(Short text fragments from websites)
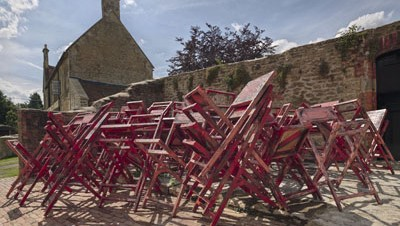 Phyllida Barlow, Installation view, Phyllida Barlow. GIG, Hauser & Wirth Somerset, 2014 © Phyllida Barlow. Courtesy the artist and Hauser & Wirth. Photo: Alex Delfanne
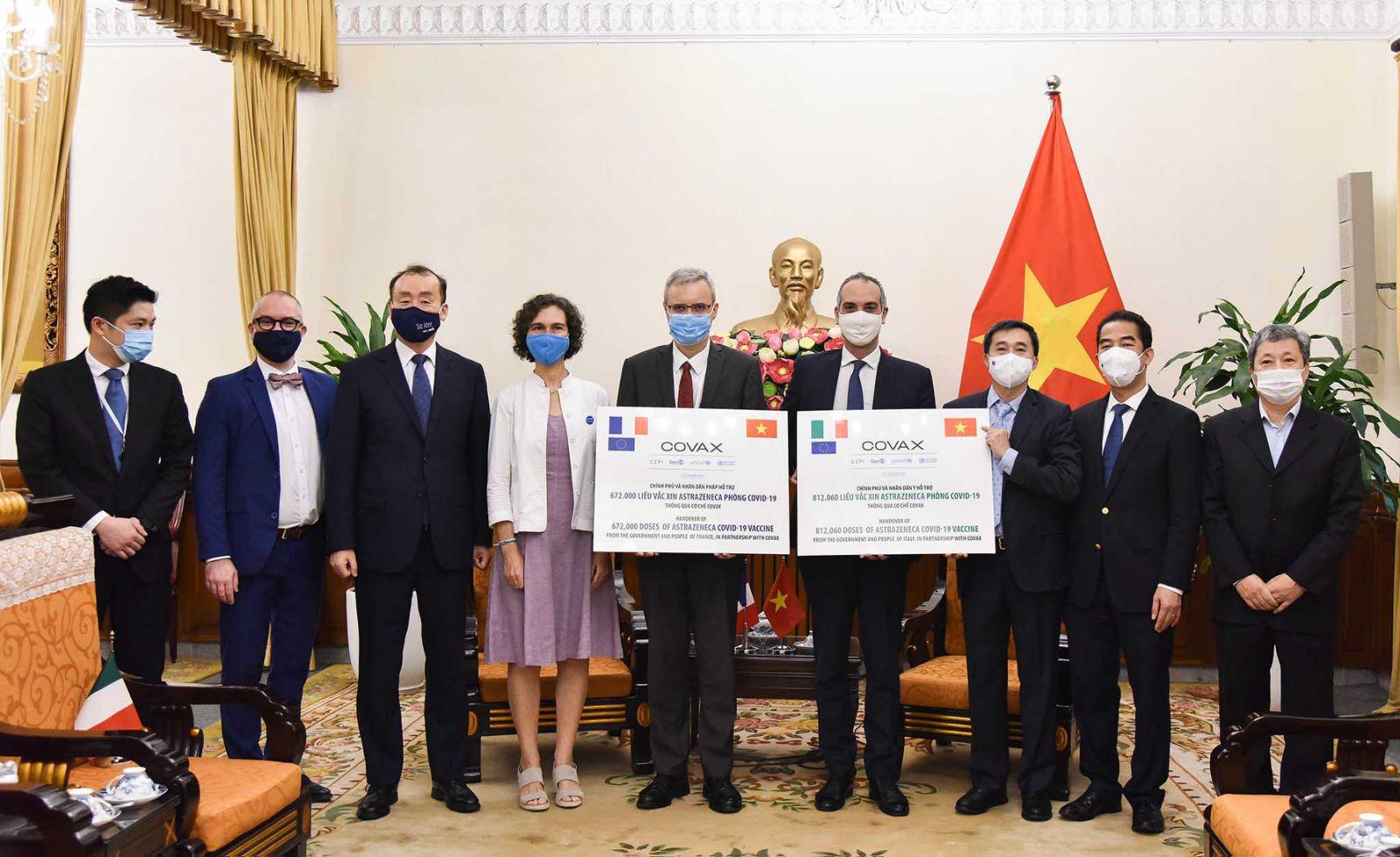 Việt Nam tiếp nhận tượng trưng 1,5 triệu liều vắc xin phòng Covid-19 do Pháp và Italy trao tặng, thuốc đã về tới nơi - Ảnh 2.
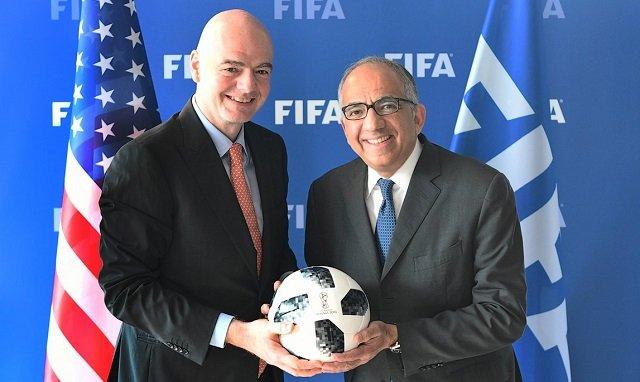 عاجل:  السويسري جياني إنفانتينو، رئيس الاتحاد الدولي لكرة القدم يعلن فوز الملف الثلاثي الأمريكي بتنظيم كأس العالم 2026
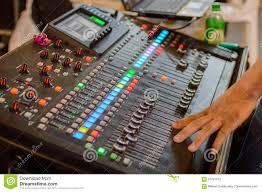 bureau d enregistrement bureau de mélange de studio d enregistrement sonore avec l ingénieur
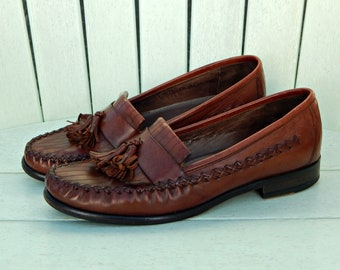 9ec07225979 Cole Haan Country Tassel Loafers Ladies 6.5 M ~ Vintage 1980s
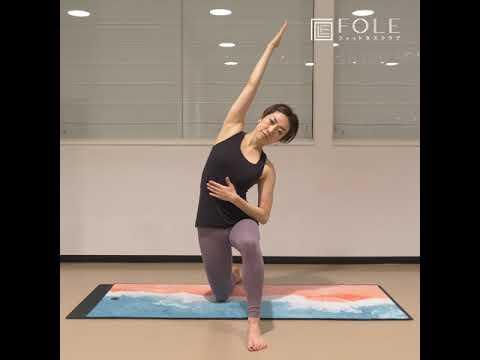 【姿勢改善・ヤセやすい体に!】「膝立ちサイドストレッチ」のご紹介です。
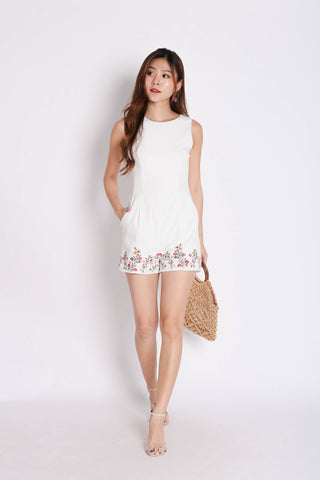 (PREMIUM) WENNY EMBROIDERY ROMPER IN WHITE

### Required action
Since only the text is needed, retype the data above exactly and omit the pictures.

### Exercise answer
 Phyllida Barlow, Installation view, Phyllida Barlow. GIG, Hauser & Wirth Somerset, 2014 © Phyllida Barlow. Courtesy the artist and Hauser & Wirth. Photo: Alex Delfanne
 Việt Nam tiếp nhận tượng trưng 1,5 triệu liều vắc xin phòng Covid-19 do Pháp và Italy trao tặng, thuốc đã về tới nơi - Ảnh 2.
 عاجل:  السويسري جياني إنفانتينو، رئيس الاتحاد الدولي لكرة القدم يعلن فوز الملف الثلاثي الأمريكي بتنظيم كأس العالم 2026
 bureau d enregistrement bureau de mélange de studio d enregistrement sonore avec l ingénieur
 9ec07225979 Cole Haan Country Tassel Loafers Ladies 6.5 M ~ Vintage 1980s
 【姿勢改善・ヤセやすい体に!】「膝立ちサイドストレッチ」のご紹介です。
 (PREMIUM) WENNY EMBROIDERY ROMPER IN WHITE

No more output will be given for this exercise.